North American markets traded lower Thursday as commodity prices sank on signs of slower growth in the eurozone and China.
North American markets traded lower Thursday on signs of slower growth in China and Europe. (Stan Honda/AFP/Getty)

North American markets traded lower Thursday as commodity prices sank on signs of slower growth in the eurozone and China.

In Toronto, the S&P/TSX composite index closed down 74.68 points, or 0.6 per cent, at 12,361.81, following most other major world markets lower.

The Dow Jones industrial average fell 78.48 points, or 0.6 per cent, to 13,046.14. The Standard & Poor's 500 index fell 10.10 points, or 0.7 per cent, to 1,392.79, while the Nasdaq composite fell 12 points, or 0.4, to 3,063.32.

The Canadian dollar closed down three-quarters of a cent to 100.03 cents US as investors retreated to the perceived safety of the greenback.

April gold bullion closed down $7.80 at $1,642.50 US an ounce, while copper fell eight cents to $3.77 US a pound. Oil for May delivery was down $1.92 to $105.35 US on the New York Mercantile Exchange.

Investors shrugged off a report showing an improving jobs situation in the U.S. and focused on disappointing data on Canadian retail trade and Employment Insurance claims from January, and weak manufacturing data from China and Europe.

Statistics Canada said retail sales rose a modest 0.5 per cent against expectations for a 1.8 per cent gain, with sales excluding autos particularly weak. It also reported the number of people receiving regular employment insurance benefits increased by 2.3 per cent or 12,400 in January to 561,100.

The U.S. Labour Department said Thursday that weekly applications dropped 5,000 to a seasonally adjusted 348,000, the lowest level since February 2008. The four-week average of applications, a less volatile measure, dipped to 355,000. That's also a four-year low.

Data shows growth slowing

Also weighing on the markets was a Chinese manufacturing index compiled by HSBC. Its main index fell to 48.1 in March from 49.6 in February. Figures below 50 indicate that manufacturing is contracting.

"Strong Chinese growth is the main reason behind rising oil prices the last couple of years," said Gene McGillian, a broker and oil analyst at Tradition Energy.

"As we see slower growth, the thought is that energy demand is going to take a hit."

A similarly weak eurozone survey from financial information company Markit only added to concerns. Its composite purchasing managers' index, which combines both the services and manufacturing sectors, fell to a below forecast 48.8 points in March from 49.3 the month before.

In Europe, the FTSE 100 index of leading British shares closed down 0.8 per cent while Germany's DAX fell 1.3 per cent.
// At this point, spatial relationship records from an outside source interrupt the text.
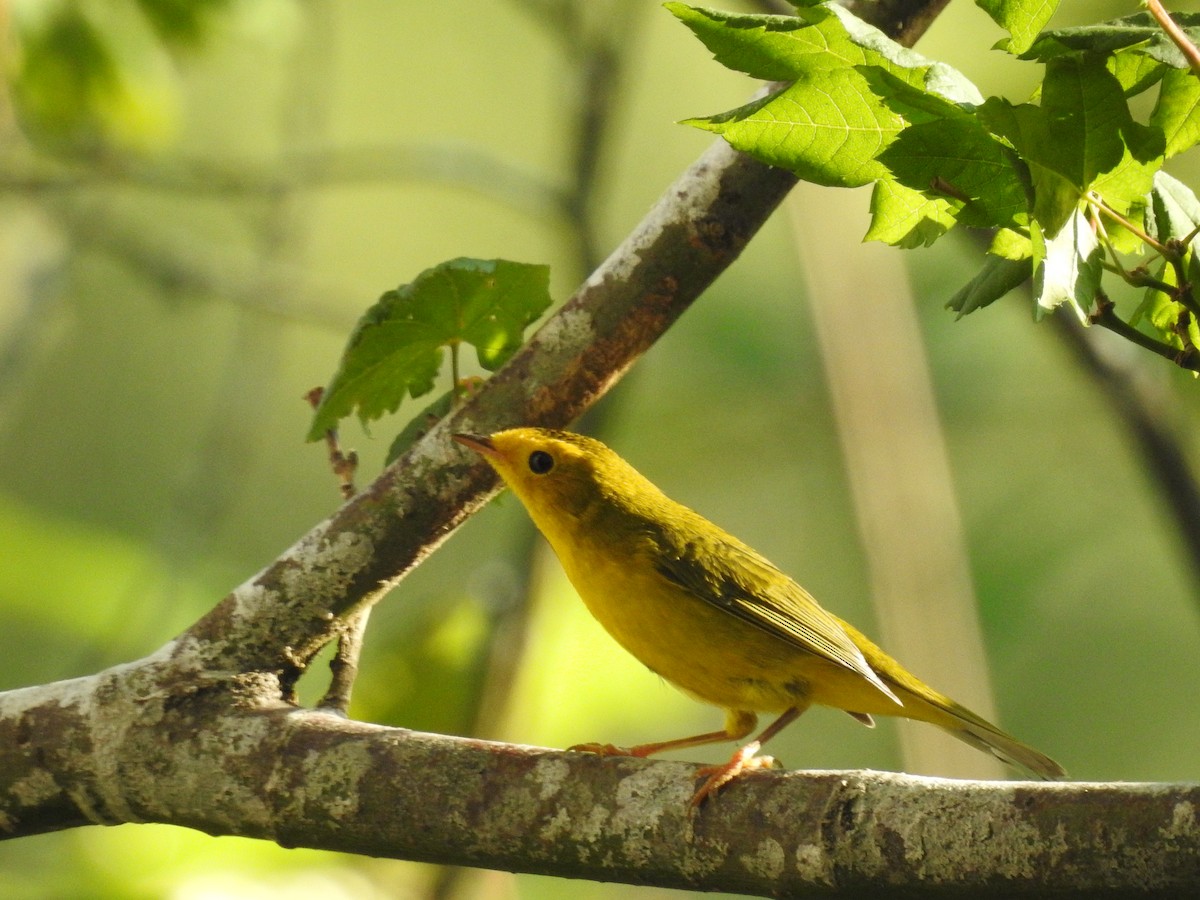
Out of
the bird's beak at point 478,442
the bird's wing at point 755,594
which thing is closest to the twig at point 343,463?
the bird's beak at point 478,442

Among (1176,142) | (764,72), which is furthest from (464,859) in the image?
(1176,142)

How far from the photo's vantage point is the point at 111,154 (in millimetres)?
6180

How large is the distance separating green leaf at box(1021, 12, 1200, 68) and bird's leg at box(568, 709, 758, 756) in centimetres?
144

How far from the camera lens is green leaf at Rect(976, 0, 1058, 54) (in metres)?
1.41

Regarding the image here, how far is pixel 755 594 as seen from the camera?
2.80 meters

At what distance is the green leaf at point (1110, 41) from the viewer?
1.36 m

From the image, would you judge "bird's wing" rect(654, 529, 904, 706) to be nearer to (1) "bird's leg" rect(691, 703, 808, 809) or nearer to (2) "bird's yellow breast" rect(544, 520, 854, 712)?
(2) "bird's yellow breast" rect(544, 520, 854, 712)

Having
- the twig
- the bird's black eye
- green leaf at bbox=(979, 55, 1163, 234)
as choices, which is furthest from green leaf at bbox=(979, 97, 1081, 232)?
the twig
The CAC-40 in France was off 1.6 per cent.

In Asia, The Nikkei 225 index in Tokyo ended 0.4 per cent higher at 10,127.08 after Japan announced it had posted its first trade surplus in five months in February, on a recovery in auto and electronics exports to the United States.

Hong Kong's Hang Seng closed up 0.2 per cent at 20,901.56 while mainland China's benchmark Shanghai Composite Index slipped 0.1 per cent to 2,375.77.